■ O QUE FAZER
**a.** Copie do texto sobre a velhice o trecho que vai de "Entrevendo os setentinha" até "está nas juntas.)", incluindo ambos.
**b.** Continue o texto sobre a velhice a partir do ponto em que ele termina.

■ TEXTO FORNECIDO
+ + + +

Imagino que, pelo tom acima, que talvez alguém entre vocês tenha antecipado que vou lembrar outra vez o que Jorge Amado, entre as incontáveis peças de sabedoria que me presenteou ao longo de nossa convivência de décadas, me disse a respeito da velhice. Aliás, vou dar um furo de reportagem - sou do tempo do furo de reportagem, espero ser cumprimentado pela direção do jornal. Jorge não me falou somente uma vez sobre a velhice, embora não fosse seu assunto favorito. Há muitas outras frases, mas não se destaca entre elas somente a que divulguei aqui: 'Compadre, já me falaram muito das alegrias da velhice, mas ainda não me apresentaram a nenhuma.' Teve outra, saquem agora o tremendo furo: 'Compadre, não importa o que lhe digam, a gente não aprende nada com a velhice; a única coisa que a gente aprende com a velhice é que velhice é uma merda.'

Entrevendo os setentinha a média distância, temo que, como tudo mais que o compadre me ensinou, isso tudo seja a impiedosíssima verdade. Pode ser que, a depender da categoria empregada, eu não seja velho (cartas sobre o que é ser velho, principalmente as escritas por velhos como eu, que vão dizer que a velhice está na mente etc., etc., para o editor, por caridade), mas, outro dia, não lembro onde, fui descer dois degraus do palco aonde havia antes subido e quatro jovens pressurosas me apararam as costas e me seguraram os cotovelos como se eu fosse um hipopótamo paraplégico tentando um salto ornamental. Eu talvez pareça um hipopótamo paraplégico, mas sou no máximo uma anta com artrite e ainda tenho lepidez bastante para descer um meio-fio com relativa confiança. (A velhice não está na mente, está nas juntas.)

+ + + +

■ MATERIAL FORNECIDO

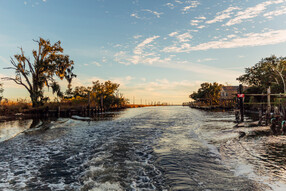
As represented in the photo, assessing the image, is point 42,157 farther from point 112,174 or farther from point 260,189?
point 260,189

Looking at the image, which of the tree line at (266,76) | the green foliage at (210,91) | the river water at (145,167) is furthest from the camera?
the green foliage at (210,91)

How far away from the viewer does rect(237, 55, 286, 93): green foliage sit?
111 ft

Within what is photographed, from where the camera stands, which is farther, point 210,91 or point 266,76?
point 210,91

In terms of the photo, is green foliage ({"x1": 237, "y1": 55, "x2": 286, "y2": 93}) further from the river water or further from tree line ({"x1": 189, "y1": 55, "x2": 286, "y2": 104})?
the river water

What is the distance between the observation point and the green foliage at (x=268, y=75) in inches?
1332

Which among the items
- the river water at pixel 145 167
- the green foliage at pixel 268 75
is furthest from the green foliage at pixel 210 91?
the river water at pixel 145 167

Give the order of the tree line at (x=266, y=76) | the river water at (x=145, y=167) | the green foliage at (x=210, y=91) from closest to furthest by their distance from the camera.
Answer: the river water at (x=145, y=167), the tree line at (x=266, y=76), the green foliage at (x=210, y=91)

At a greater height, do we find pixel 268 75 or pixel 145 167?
pixel 268 75

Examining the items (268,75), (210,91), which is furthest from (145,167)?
(210,91)

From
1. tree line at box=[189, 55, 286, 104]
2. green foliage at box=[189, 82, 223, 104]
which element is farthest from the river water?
green foliage at box=[189, 82, 223, 104]

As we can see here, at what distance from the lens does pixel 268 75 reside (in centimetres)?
3731

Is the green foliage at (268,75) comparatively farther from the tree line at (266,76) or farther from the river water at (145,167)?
the river water at (145,167)

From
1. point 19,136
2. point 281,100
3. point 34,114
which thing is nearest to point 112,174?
point 19,136

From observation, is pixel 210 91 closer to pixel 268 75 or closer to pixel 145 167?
pixel 268 75
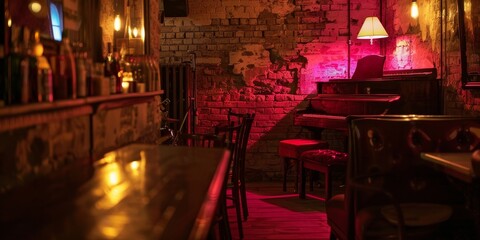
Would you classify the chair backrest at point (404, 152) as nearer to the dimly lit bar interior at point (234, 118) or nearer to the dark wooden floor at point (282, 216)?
the dimly lit bar interior at point (234, 118)

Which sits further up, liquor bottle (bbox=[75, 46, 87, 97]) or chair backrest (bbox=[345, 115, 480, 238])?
liquor bottle (bbox=[75, 46, 87, 97])

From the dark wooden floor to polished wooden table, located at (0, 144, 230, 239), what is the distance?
7.56ft

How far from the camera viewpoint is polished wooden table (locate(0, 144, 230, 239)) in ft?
3.85

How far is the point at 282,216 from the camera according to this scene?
16.3 feet

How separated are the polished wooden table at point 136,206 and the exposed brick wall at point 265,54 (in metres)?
4.88

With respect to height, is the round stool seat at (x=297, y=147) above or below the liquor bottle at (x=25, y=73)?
below

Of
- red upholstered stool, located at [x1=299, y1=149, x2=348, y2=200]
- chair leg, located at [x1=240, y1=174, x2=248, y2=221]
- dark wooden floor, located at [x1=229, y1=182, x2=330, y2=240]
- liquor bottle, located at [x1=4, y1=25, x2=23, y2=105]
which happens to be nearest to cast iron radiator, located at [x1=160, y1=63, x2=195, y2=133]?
dark wooden floor, located at [x1=229, y1=182, x2=330, y2=240]

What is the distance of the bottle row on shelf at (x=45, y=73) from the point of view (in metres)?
1.80

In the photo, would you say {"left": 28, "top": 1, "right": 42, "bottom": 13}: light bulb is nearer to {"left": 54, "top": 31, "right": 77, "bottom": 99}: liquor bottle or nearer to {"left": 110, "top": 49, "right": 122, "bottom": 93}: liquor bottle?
{"left": 54, "top": 31, "right": 77, "bottom": 99}: liquor bottle

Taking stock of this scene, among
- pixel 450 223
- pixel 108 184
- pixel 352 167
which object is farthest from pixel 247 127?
pixel 108 184

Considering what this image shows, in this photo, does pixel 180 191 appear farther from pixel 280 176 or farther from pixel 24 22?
pixel 280 176

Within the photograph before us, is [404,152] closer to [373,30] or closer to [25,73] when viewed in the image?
[25,73]

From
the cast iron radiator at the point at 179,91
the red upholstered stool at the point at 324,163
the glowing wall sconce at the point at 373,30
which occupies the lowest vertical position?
the red upholstered stool at the point at 324,163


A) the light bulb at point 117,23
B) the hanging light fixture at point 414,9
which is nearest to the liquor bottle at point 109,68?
the light bulb at point 117,23
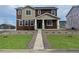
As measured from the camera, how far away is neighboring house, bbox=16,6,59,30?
688cm

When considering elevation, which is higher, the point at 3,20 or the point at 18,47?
the point at 3,20

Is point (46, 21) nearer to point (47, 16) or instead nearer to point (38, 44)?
point (47, 16)

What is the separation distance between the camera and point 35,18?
6910mm

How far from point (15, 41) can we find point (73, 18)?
1190 millimetres

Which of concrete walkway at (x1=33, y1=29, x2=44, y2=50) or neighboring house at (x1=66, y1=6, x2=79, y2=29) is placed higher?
neighboring house at (x1=66, y1=6, x2=79, y2=29)

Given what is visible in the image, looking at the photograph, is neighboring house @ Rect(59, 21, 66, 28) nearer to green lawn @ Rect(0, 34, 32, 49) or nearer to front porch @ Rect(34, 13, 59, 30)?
front porch @ Rect(34, 13, 59, 30)

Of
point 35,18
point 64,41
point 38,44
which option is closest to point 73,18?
point 64,41

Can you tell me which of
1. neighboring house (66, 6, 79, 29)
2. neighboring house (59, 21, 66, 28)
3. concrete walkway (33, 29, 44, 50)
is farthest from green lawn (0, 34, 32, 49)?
neighboring house (66, 6, 79, 29)

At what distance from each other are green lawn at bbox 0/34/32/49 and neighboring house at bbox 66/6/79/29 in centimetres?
79

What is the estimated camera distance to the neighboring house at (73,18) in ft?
22.5

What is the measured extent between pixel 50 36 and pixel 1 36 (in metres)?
0.94
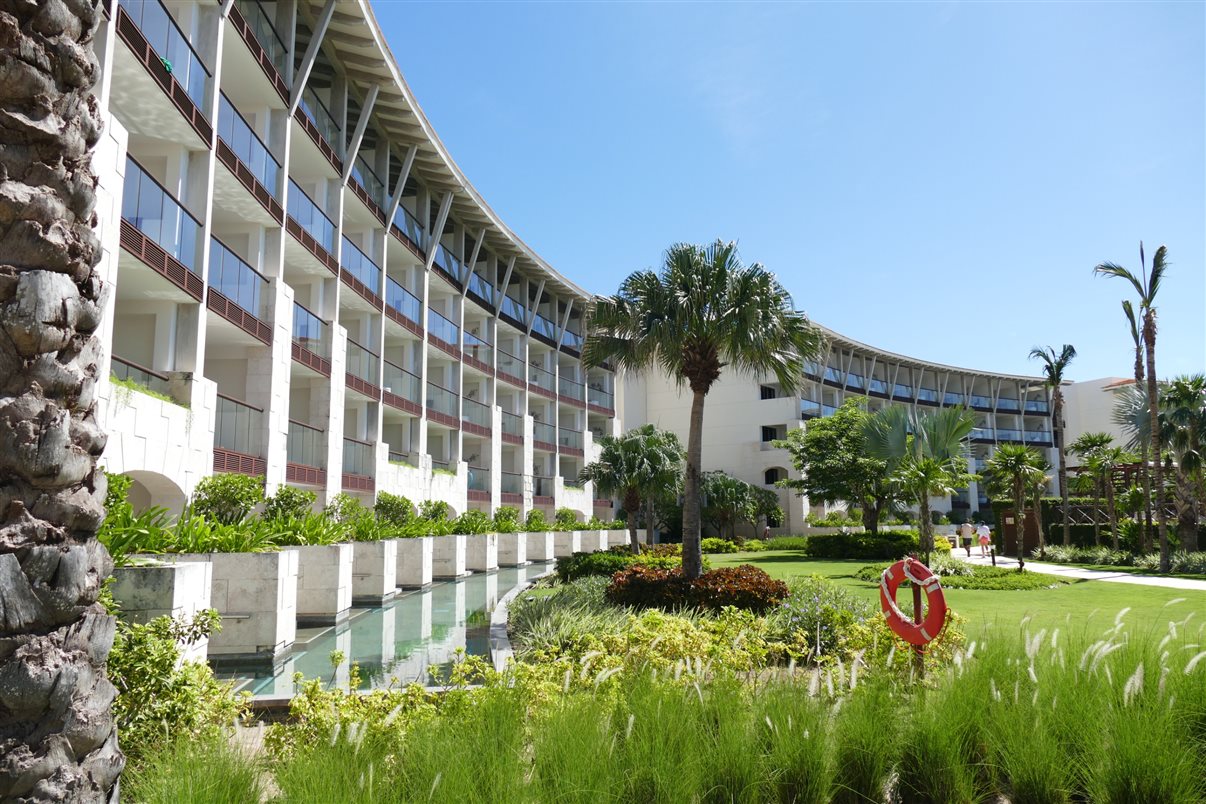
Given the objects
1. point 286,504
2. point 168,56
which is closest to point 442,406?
point 286,504

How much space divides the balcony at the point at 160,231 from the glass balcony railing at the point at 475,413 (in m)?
19.9

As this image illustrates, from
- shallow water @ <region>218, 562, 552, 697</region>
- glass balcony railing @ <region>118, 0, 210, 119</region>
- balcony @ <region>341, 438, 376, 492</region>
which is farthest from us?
balcony @ <region>341, 438, 376, 492</region>

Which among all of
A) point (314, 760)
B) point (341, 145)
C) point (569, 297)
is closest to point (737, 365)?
point (314, 760)

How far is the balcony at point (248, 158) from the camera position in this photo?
2044 centimetres

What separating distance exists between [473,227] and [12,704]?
3772 cm

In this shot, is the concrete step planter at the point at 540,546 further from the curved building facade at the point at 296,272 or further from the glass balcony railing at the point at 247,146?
the glass balcony railing at the point at 247,146

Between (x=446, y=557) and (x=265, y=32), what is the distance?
16900 millimetres

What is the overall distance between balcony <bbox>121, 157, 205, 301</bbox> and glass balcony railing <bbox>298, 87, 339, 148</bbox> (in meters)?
8.30

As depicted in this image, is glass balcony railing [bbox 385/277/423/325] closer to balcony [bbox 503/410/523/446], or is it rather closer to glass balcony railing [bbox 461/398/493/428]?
glass balcony railing [bbox 461/398/493/428]

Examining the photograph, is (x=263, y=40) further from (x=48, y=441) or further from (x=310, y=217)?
(x=48, y=441)

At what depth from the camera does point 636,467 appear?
35875mm

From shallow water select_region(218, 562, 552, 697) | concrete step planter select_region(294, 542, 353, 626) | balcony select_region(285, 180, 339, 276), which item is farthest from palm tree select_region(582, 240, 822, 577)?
balcony select_region(285, 180, 339, 276)

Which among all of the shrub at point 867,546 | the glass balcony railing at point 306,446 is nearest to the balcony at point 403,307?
the glass balcony railing at point 306,446

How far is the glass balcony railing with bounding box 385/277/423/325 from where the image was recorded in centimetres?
3222
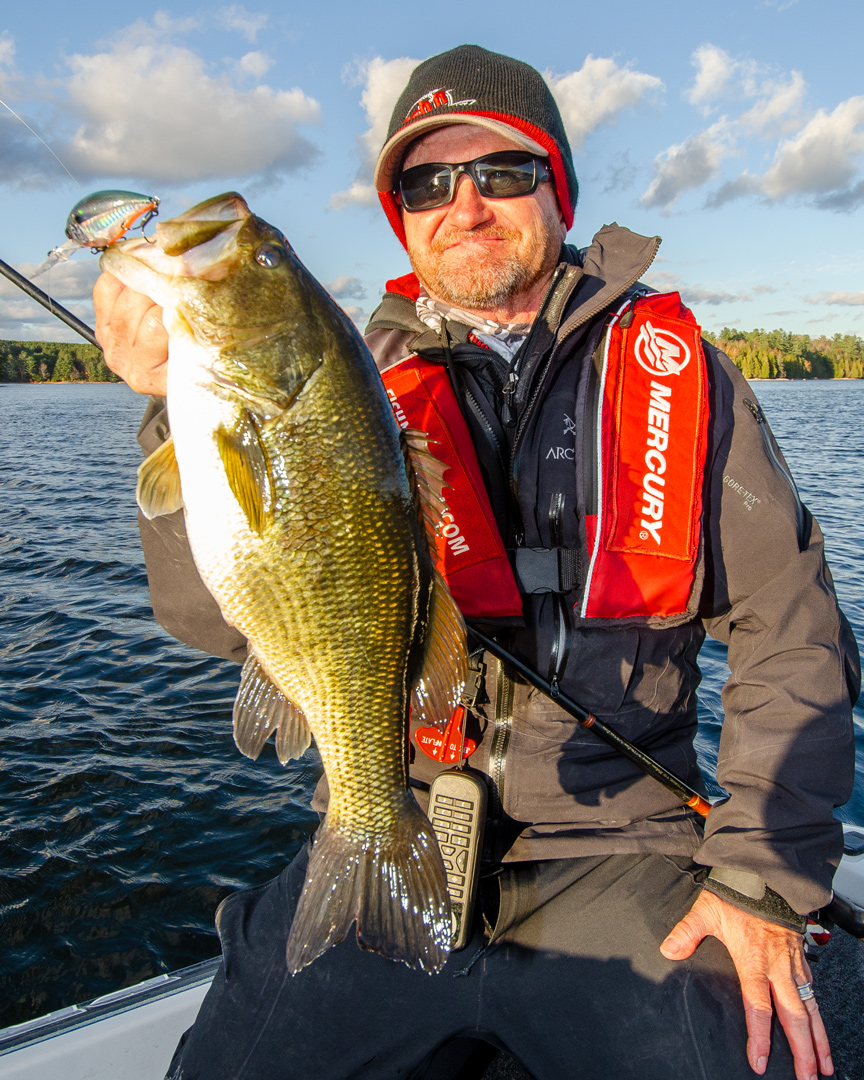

+ + + +

■ RESPOSTAS DO EXERCÍCIO
**a.**
Entrevendo os setentinha a média distância, temo que, como tudo mais que o compadre me ensinou, isso tudo seja a impiedosíssima verdade. Pode ser que, a depender da categoria empregada, eu não seja velho (cartas sobre o que é ser velho, principalmente as escritas por velhos como eu, que vão dizer que a velhice está na mente etc., etc., para o editor, por caridade), mas, outro dia, não lembro onde, fui descer dois degraus do palco aonde havia antes subido e quatro jovens pressurosas me apararam as costas e me seguraram os cotovelos como se eu fosse um hipopótamo paraplégico tentando um salto ornamental. Eu talvez pareça um hipopótamo paraplégico, mas sou no máximo uma anta com artrite e ainda tenho lepidez bastante para descer um meio-fio com relativa confiança. (A velhice não está na mente, está nas juntas.)

**b.**
Quanto ao aspecto didático da velhice, também parece confirmar-se o que me falou meu amigo. A vida pode ensinar alguma coisa e geralmente ensina, embora quase sempre a gente aprenda tarde demais - besteira, esse negócio de 'nunca é tarde demais', costuma ser tarde demais mesmo. Mas a velhice mesmo só ensina o que ele disse. Certo, talvez eu não seja velho o suficiente para esta confirmação, mas os indícios são claros. Calçar meias, para citar um caso, já me parece uma modalidade olímpica e nem me passa pela cabeça alcançar um centésimo do índice. Um dos meus joelhos volta e meia faz um barulho alarmante, dói uma besteirinha e depois volta ao silêncio enigmático com que minhas noites são atormentadas por visões de ossinhos se esfarelando, enquanto eu vou à banca de jornal. E por aí vai, o pudor me cala.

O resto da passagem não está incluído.